EXTRAIT À LIRE:
· · · ·

2L’expérience de pensée commence ainsi : nous prendrons un texte sans contexte, et nous le lirons.

3Voilà qui ne va pas de soi. Un texte sans support d’un métatexte critique et historique n’est-il pas fondamentalement à venir ? Sans doute, mais supposons un monde possible, où l’artifice d’une telle décontextualisation serait en quelque façon vraisemblable : comme pour Le Page disgracié, dont l’identité ne semble devoir être précisée que par le nom d’auteur et une date (Tristan L’Hermite, 1643).

4Telle est alors notre proposition : saisir l’occasion qui nous est offerte de travailler sur un texte qu’il est possible, méthodiquement et sans trop d’artifice, de délier du contexte historique (celui des pratiques comme celui des modèles), pour interroger nos propres pratiques de théorisation et de critique et réfléchir aux modalités et aux fonctions des contextualisations — de celle qui a été suspendue comme de celles qui seront forcément opérées — dès lors qu’on fait de l’analyse de texte.

5Le Page disgracié sera le nom de cette expérience collective, offerte à tous ceux qui liront l’œuvre hors du temps ou d’un autre temps, théoriciens, comparatistes, herméneutes… et même historiens, en tant qu’ils mobilisent dans leurs travaux des outillages et des concepts anachroniques.

6Où l’on en passera donc par la lecture d’un petit roman sans bibliothèque « obligée » pour poser quelques questions à la méthodologie de nos lectures : et l’on distinguera alors deux grands ensembles de questions, sur le contexte qu’est la lecture d’une part, sur le contexte qu’est la textualité d’autre part.

7La première contextualisation semble bien en effet devoir être celle de ma lecture : faut-il le rappeler, tout texte lu s’insère dans un savoir-lire et une encyclopédie lectoriale ; tout texte prend place dans ma bibliothèque intime. La lecture est le contexte du texte, ce qui revient à dire que ni la description ni l’interprétation ni la reprise qu’on en fait ne sont des opérations blanches, et qu’une réflexion sur l’analyse de texte, quelle qu’elle soit, gagnerait – méthodiquement – à prendre en charge une réflexion sur les conditions de la lisibilité. Autrement dit, que puis-je lire du Page disgracié – et que puis-je en faire ? Ai-je besoin d’une histoire pour le lire, pour le décrire, pour l’interpréter, et si oui, de laquelle ?

· · · ·

ENREGISTREMENTS:
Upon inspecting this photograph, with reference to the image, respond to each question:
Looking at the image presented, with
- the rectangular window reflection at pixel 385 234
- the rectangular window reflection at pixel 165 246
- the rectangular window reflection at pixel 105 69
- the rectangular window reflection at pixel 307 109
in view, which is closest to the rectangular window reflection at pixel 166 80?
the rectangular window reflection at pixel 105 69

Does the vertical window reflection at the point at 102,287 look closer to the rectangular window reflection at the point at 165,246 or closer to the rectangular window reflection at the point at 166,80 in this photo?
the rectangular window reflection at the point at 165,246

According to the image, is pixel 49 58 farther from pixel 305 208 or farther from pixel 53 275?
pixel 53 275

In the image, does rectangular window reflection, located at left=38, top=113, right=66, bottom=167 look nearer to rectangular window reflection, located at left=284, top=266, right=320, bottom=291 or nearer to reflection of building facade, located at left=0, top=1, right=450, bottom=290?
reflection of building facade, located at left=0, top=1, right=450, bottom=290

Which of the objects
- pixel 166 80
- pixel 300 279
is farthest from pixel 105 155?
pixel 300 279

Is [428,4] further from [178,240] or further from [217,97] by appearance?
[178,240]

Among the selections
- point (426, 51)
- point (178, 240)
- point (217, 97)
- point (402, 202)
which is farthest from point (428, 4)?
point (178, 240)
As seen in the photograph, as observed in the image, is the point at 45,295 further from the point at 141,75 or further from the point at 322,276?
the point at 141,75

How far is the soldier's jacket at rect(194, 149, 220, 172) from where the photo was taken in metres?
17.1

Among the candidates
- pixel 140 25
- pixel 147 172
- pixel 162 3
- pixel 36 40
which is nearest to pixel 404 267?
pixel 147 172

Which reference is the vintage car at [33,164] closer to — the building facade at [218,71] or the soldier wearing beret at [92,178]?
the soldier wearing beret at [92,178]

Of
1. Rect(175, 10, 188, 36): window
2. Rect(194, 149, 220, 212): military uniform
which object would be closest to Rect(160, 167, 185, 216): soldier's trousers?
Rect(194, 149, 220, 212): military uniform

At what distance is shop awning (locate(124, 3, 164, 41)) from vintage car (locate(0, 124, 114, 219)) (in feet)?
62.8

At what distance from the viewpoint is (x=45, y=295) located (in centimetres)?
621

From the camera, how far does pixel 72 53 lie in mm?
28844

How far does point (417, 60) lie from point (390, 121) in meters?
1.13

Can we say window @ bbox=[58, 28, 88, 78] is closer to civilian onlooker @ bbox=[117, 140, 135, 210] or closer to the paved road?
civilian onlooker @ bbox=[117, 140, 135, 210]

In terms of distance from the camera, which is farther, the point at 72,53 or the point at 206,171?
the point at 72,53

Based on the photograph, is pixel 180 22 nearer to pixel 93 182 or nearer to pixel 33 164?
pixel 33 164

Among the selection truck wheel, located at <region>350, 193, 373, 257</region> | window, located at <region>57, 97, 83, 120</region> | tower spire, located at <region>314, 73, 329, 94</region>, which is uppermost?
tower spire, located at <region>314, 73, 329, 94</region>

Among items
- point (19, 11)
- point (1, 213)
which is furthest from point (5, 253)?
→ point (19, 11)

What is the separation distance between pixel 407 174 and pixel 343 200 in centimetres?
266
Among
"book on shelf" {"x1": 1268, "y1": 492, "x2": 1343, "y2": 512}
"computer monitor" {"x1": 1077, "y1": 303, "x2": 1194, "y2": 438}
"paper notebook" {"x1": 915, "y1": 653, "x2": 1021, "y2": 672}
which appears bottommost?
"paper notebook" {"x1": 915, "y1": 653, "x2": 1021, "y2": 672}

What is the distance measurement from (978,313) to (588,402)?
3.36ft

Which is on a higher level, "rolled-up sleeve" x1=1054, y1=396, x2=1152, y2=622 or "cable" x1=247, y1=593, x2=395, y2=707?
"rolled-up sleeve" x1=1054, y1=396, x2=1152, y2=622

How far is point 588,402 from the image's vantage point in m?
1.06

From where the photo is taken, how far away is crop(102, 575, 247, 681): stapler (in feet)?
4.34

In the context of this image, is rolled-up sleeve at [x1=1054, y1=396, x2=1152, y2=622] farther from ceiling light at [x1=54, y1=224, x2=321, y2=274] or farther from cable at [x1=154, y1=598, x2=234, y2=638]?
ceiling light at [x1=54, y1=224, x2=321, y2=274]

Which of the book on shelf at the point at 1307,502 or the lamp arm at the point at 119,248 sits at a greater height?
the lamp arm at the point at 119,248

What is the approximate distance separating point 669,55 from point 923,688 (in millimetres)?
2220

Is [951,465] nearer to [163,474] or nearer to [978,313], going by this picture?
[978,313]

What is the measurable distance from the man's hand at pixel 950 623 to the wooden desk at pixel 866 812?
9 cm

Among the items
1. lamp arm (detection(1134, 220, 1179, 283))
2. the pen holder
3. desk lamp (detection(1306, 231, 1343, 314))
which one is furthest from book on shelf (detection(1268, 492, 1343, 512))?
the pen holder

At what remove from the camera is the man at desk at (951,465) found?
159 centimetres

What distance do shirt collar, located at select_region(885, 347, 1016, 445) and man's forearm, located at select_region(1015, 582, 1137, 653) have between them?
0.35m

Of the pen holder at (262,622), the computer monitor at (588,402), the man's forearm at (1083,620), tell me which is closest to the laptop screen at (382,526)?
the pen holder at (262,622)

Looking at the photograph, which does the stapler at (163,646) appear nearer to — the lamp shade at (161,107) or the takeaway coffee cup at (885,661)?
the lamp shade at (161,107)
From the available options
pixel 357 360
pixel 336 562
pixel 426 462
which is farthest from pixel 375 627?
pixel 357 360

· · · ·

CONSIGNE:
Reprenez l'extrait sur la lecture du Page disgracié sans contexte et poursuivez-le après sa dernière phrase. Les enregistrements forment un matériau indépendant de l'extrait.

CORRIGÉ:
8Mais il est également possible, en sens inverse, d’investir de la fonction de contextualisation l’autre pôle de la relation lectoriale et de revenir sur ce dont le texte peut être le contexte. Car les textes ont aussi cette propension à devenir le contexte de nos théories et à servir de terrain habituel aux catégories transtextuelles que nous élaborons. On pourra alors se demander comment s’exerce cette conjointure entre théorisation actuelle et critique ; mais on pourra se demander également si la théorie en situation d’analyse textuelle est un exercice d’application, de modulation, d’expérimentation – ou bien cesse d’être de la théorie. Autrement dit : que peut faire un texte comme Le Page disgracié à la théorie ? Qu’est-ce qu’un texte qui résiste ? Et qu’est-ce qui, du texte ou de notre lecture, sert de contexte de validation aux outils que nous théorisons ? Un texte suffit-il à démonter un système ?

9Bref, à lire — ensemble — « un texte tout seul », nous faisons le pari qu’il en résultera quelques malentendus créateurs.

   

10Se lire dans Le Page

Jean-Louis Jeannelle et Sophie Rabau : « Pour une “lecture intéressée” du Page disgracié »

11Le contexte de ma bibliothèque (ou comment lire dans Le Page les livres que j’ai déjà lus)

Julia Peslier : « “Pessoa n’a pas lu L’Hermite qui n’a pas lu Pessoa. Et pourtant.” Une étude de non-réception »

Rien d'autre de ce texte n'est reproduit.